- **Exercise**: Format the records as a Markdown table with the columns Row and Line, beginning at the line containing "In the photo, does" and continuing through the line containing "418 centimetres". Number each row, and leave out the blank lines.

◇ ◇ ◇ ◇ ◇ ◇ ◇

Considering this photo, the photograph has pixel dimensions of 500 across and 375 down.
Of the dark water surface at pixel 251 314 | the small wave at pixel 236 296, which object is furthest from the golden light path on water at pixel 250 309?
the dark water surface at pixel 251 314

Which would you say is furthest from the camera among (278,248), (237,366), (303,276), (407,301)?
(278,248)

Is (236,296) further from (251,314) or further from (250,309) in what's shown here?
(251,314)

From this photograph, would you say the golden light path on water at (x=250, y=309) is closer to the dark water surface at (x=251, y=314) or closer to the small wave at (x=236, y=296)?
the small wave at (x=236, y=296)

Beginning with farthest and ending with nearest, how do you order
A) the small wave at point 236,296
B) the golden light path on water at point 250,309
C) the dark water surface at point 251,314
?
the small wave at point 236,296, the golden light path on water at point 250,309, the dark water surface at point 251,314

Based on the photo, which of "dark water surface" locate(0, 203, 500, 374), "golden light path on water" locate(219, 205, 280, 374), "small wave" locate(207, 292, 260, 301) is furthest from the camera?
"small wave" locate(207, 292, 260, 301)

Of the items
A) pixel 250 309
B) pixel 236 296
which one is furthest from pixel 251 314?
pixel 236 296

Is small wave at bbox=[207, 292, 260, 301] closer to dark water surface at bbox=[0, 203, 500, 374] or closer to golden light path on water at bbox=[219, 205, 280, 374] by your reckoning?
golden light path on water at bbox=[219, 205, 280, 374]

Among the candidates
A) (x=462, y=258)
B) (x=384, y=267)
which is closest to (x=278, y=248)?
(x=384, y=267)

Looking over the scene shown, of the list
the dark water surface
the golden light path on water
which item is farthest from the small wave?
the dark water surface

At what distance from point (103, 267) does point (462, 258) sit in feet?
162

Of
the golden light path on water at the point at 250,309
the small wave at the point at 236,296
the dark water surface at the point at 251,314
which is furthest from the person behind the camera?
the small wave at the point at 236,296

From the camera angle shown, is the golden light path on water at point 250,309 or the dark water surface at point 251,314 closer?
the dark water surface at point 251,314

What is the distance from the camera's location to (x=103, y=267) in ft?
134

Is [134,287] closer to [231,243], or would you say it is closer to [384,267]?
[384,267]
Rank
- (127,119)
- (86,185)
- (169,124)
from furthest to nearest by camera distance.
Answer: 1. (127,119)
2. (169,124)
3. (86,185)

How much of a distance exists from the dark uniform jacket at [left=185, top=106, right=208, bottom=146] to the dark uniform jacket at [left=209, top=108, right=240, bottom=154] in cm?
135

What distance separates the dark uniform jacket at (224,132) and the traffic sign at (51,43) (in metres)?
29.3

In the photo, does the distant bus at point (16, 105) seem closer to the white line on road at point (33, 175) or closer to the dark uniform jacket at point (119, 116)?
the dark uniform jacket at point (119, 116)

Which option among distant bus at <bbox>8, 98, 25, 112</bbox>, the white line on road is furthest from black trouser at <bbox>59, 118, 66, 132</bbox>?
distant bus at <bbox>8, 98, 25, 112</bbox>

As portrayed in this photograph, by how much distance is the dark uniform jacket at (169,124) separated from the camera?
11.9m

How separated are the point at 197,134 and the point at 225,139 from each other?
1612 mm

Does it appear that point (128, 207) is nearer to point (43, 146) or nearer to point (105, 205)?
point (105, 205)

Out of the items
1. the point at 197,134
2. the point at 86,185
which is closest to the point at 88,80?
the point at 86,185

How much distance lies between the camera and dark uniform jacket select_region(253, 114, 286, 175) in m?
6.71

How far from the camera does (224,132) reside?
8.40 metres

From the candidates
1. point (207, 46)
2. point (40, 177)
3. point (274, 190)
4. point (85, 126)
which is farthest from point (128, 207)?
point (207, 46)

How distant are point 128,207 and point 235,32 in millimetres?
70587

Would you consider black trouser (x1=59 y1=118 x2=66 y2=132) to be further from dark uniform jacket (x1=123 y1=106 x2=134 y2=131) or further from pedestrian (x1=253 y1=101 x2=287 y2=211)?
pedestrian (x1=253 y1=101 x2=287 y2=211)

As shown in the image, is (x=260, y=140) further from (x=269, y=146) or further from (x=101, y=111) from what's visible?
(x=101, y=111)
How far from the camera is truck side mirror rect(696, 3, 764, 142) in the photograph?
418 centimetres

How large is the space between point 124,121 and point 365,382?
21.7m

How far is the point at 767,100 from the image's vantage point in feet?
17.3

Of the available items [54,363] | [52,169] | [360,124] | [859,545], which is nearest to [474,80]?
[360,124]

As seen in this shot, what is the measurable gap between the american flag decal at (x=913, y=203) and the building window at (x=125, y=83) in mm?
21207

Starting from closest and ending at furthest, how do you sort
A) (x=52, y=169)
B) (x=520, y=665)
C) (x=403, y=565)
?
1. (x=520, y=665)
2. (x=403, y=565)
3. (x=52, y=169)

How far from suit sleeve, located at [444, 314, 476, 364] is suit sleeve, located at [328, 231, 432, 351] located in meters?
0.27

◇ ◇ ◇ ◇ ◇ ◇ ◇

- **The answer**:
| Row | Line |
|---|---|
| 1 | In the photo, does the distant bus at point (16, 105) seem closer to the white line on road at point (33, 175) or closer to the dark uniform jacket at point (119, 116)? |
| 2 | the dark uniform jacket at point (119, 116) |
| 3 | Which option among distant bus at <bbox>8, 98, 25, 112</bbox>, the white line on road is furthest from black trouser at <bbox>59, 118, 66, 132</bbox>? |
| 4 | distant bus at <bbox>8, 98, 25, 112</bbox> |
| 5 | As portrayed in this photograph, by how much distance is the dark uniform jacket at (169,124) separated from the camera? |
| 6 | 11.9m |
| 7 | How separated are the point at 197,134 and the point at 225,139 from each other? |
| 8 | 1612 mm |
| 9 | Does it appear that point (128, 207) is nearer to point (43, 146) or nearer to point (105, 205)? |
| 10 | point (105, 205) |
| 11 | Out of the items |
| 12 | 1. the point at 197,134 |
| 13 | 2. the point at 86,185 |
| 14 | which is closest to the point at 88,80? |
| 15 | the point at 86,185 |
| 16 | How much distance lies between the camera and dark uniform jacket select_region(253, 114, 286, 175) in m? |
| 17 | 6.71 |
| 18 | How far from the camera does (224,132) reside? |
| 19 | 8.40 metres |
| 20 | From the candidates |
| 21 | 1. point (207, 46) |
| 22 | 2. point (40, 177) |
| 23 | 3. point (274, 190) |
| 24 | 4. point (85, 126) |
| 25 | which is farthest from point (128, 207)? |
| 26 | point (207, 46) |
| 27 | How distant are point 128,207 and point 235,32 in millimetres? |
| 28 | 70587 |
| 29 | Would you consider black trouser (x1=59 y1=118 x2=66 y2=132) to be further from dark uniform jacket (x1=123 y1=106 x2=134 y2=131) or further from pedestrian (x1=253 y1=101 x2=287 y2=211)? |
| 30 | pedestrian (x1=253 y1=101 x2=287 y2=211) |
| 31 | As shown in the image, is (x=260, y=140) further from (x=269, y=146) or further from (x=101, y=111) from what's visible? |
| 32 | (x=101, y=111) |
| 33 | How far from the camera is truck side mirror rect(696, 3, 764, 142) in the photograph? |
| 34 | 418 centimetres |